It’s no secret that being overweight or obese puts you at a greater risk for certain types of cancer.
And if you’re a woman with a high body mass index (BMI), your risk for one deadly cancer jumps. Your BMI uses your height and weight to determine a relative health risk for obesity and other related diseases.
The higher the BMI value, the less healthy a person is considered to be. The average BMI range for women over 20 years old is 19-25.
Granted, BMI is not an accurate gauge of body fat. Bodybuilders, for example, tend to have a very high BMI. But if you look at the overall population, there are (a lot) more overweight people than bodybuilders. So from a more general viewpoint, a higher BMI usually translates to being overweight. Having said that…

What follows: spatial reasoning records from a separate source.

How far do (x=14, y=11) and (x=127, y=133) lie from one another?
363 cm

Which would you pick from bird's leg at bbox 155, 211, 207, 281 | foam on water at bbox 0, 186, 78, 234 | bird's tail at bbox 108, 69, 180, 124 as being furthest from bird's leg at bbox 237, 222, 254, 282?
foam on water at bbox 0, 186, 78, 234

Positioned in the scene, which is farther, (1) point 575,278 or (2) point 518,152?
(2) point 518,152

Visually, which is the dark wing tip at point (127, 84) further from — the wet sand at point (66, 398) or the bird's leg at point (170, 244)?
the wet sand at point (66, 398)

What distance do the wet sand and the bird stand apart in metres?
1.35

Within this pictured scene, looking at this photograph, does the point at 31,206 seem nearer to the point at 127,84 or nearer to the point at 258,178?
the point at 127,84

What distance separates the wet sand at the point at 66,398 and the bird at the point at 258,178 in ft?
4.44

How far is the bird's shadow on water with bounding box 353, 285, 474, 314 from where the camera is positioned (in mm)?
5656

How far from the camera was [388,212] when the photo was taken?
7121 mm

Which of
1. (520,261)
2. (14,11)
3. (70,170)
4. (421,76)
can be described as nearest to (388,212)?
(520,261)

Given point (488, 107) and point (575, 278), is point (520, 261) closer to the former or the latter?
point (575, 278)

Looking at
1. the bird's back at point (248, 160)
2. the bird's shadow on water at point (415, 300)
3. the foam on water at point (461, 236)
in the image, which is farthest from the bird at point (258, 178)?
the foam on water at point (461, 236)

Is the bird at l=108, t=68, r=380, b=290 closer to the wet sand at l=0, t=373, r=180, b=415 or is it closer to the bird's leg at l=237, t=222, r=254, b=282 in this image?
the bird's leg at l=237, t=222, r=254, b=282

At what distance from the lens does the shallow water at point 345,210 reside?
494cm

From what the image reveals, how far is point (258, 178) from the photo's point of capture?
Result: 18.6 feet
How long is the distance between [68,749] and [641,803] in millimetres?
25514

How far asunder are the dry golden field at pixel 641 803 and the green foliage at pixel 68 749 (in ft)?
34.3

A study out of the American Institute for Cancer Research shows that BMI can be used as a measure of your risk for this type of cancer. For every five-point increase in BMI, your risk for developing this cancer rises by 6 percent.1 It’s a cancer that is hard to detect early on. That’s what makes it so dangerous.
Researchers looked at data from over 120 different studies and four million women. They determined that risk begins to increase at the high end of being overweight. That’s a BMI of 30.2 Let’s take a look at what this means in your everyday life.
Let’s say that you and your friend are both five feet five inches tall. You weigh 150 lbs. That makes your BMI 25. But your friend is about 30 pounds heavier than you are. That puts her BMI at 30. This means regardless of any other lifestyle factors, her risk for this deadly cancer is at least six percent higher than yours.
If you don’t think a six percent increase matters, think again.
Most women think that ovarian cancer is an “older woman’s disease.” That’s because post-menopausal women make up about 70 percent of ovarian cancer diagnoses. But younger, pre-menopausal women are at risk too—especially if you’re overweight or obese.3
The warning signs to look out for include abdominal pressure or bloating, pelvic pain, persistent gas or indigestion, loss of appetite, low energy levels, and sudden increased abdominal girth.4
We don’t agree that BMI itself increases your odds… It’s carrying around extra, unhealthy weight. We’d like to see another study that focuses just on that.
So how can you lose weight and reduce your risk for ovarian cancer?
You can’t go wrong with exercise. It’s the secret “drug” for living a longer life. You can also add more lycopene to your diet from fresh tomato juice and buffalo berries. It raises your levels of adiponectin. It’s a hormone found in higher levels in lean women that regulates blood sugar and fat storage. Ovarian cancer kills over 14,000 women in the US each year. It’s the fifth-deadliest cancer. But by taking control of your BMI, you’ll help lower your risk.